Am I Giving Up or Being Smart?
What follows is how I understand and approach this issue in my work with clients.
Therapy for the question of whether you’re giving up or being smart. A life transition therapist helps you understand the difference between quitting and choosing.
You're thinking about going home. You've been thinking about it for a while. Maybe you've even looked at flights, apartments, job listings back home. Not booking anything. Just looking.
And the thought that keeps stopping you is: am I giving up?
Because if this is a hard thing that you just need to push through, then leaving is quitting. And you're not a quitter. You've never been a quitter. You don't abandon things just because they're hard.
But if this is a situation that isn't going to get better, if you've given it an honest try and the answer is that this isn't working, then staying isn't resilience. It's stubbornness. And there's a big difference between endurance and denial.
So which is it?
_____
Required action 1: Translate this sentence from the passage about giving up or being smart into Spanish: "And there's a big difference between endurance and denial."
Required action 2: According to the passage about giving up or being smart, what does a life transition therapist help you understand?
_____
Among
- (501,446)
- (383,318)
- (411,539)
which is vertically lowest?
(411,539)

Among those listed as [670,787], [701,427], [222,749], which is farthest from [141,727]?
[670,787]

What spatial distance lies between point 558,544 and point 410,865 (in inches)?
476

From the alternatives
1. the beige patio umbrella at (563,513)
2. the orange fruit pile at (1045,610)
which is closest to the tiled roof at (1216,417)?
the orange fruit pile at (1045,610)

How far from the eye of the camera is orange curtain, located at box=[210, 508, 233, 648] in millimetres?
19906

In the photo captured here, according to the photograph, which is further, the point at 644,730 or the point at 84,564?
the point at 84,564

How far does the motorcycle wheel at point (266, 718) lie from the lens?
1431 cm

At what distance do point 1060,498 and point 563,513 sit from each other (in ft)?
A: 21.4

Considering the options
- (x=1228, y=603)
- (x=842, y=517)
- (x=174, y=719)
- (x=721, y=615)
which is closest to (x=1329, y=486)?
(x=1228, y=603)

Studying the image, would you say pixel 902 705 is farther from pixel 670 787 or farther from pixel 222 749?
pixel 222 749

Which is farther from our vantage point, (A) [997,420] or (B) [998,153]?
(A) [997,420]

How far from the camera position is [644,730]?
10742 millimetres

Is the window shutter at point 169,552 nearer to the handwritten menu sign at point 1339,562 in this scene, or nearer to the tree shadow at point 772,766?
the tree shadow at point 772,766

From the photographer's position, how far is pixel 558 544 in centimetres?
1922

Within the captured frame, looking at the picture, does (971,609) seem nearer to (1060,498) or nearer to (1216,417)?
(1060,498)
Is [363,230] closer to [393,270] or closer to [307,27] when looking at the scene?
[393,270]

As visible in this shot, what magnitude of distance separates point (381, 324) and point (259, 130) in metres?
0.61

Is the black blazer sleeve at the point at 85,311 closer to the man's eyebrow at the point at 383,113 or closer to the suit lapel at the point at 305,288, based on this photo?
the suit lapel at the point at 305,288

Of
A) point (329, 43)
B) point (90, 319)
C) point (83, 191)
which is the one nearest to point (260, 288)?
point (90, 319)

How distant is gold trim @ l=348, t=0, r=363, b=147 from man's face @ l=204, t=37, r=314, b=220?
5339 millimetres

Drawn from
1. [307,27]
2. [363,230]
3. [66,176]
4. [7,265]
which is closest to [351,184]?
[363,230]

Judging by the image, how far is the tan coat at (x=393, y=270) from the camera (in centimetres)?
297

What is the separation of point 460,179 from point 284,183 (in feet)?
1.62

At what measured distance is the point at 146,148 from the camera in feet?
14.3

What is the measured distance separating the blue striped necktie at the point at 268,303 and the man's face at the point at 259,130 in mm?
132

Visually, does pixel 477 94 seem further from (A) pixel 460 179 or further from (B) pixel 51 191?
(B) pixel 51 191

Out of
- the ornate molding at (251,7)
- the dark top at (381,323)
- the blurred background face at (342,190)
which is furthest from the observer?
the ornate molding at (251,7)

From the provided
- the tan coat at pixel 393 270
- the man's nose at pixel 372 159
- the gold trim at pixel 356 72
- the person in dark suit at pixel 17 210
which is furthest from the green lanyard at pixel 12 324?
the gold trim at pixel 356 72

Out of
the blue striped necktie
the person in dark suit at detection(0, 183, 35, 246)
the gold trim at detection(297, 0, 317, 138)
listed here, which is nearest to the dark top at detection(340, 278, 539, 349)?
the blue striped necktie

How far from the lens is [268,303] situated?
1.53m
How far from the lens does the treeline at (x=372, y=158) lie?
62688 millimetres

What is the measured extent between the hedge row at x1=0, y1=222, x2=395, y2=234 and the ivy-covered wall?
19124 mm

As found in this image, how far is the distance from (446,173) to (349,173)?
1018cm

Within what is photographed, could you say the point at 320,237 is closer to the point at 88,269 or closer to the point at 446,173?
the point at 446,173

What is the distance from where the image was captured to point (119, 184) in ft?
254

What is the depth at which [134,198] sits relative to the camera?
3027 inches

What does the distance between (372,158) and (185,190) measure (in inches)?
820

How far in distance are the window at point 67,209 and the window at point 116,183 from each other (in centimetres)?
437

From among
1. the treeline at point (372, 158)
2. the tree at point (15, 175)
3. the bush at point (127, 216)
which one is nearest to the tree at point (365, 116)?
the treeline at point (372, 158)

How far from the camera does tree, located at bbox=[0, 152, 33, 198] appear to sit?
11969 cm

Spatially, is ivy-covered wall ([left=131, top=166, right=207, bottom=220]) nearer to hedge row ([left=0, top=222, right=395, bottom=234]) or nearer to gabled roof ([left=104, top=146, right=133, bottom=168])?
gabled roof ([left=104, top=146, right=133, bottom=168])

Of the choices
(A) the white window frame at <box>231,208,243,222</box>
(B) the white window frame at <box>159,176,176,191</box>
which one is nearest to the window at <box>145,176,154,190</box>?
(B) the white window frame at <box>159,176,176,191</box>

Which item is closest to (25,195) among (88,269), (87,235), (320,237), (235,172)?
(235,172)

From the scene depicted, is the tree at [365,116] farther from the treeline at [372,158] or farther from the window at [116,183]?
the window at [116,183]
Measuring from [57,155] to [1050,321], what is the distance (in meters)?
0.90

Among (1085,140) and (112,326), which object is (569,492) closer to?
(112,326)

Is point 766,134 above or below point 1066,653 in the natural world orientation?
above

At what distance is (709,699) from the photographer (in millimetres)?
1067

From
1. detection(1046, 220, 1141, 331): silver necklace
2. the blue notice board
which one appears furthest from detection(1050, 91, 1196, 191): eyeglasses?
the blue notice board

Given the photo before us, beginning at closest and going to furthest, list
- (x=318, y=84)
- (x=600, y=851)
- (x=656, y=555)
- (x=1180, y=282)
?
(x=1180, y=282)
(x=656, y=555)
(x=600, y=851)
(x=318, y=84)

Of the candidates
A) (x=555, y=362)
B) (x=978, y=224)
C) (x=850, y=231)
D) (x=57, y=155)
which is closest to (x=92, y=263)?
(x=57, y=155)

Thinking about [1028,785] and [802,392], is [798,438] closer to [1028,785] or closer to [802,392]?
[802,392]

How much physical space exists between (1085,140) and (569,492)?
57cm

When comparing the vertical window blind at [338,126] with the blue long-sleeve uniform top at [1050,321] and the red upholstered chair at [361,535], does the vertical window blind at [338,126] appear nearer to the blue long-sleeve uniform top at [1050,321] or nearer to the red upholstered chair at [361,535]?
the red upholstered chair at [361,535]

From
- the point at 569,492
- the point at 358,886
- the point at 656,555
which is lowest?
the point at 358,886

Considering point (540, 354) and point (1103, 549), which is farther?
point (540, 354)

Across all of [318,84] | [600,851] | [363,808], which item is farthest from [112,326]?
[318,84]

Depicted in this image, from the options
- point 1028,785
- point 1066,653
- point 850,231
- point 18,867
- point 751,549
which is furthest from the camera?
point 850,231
_____
Task answer 1: Y hay una gran diferencia entre la resistencia y la negación.

Task answer 2: The difference between quitting and choosing.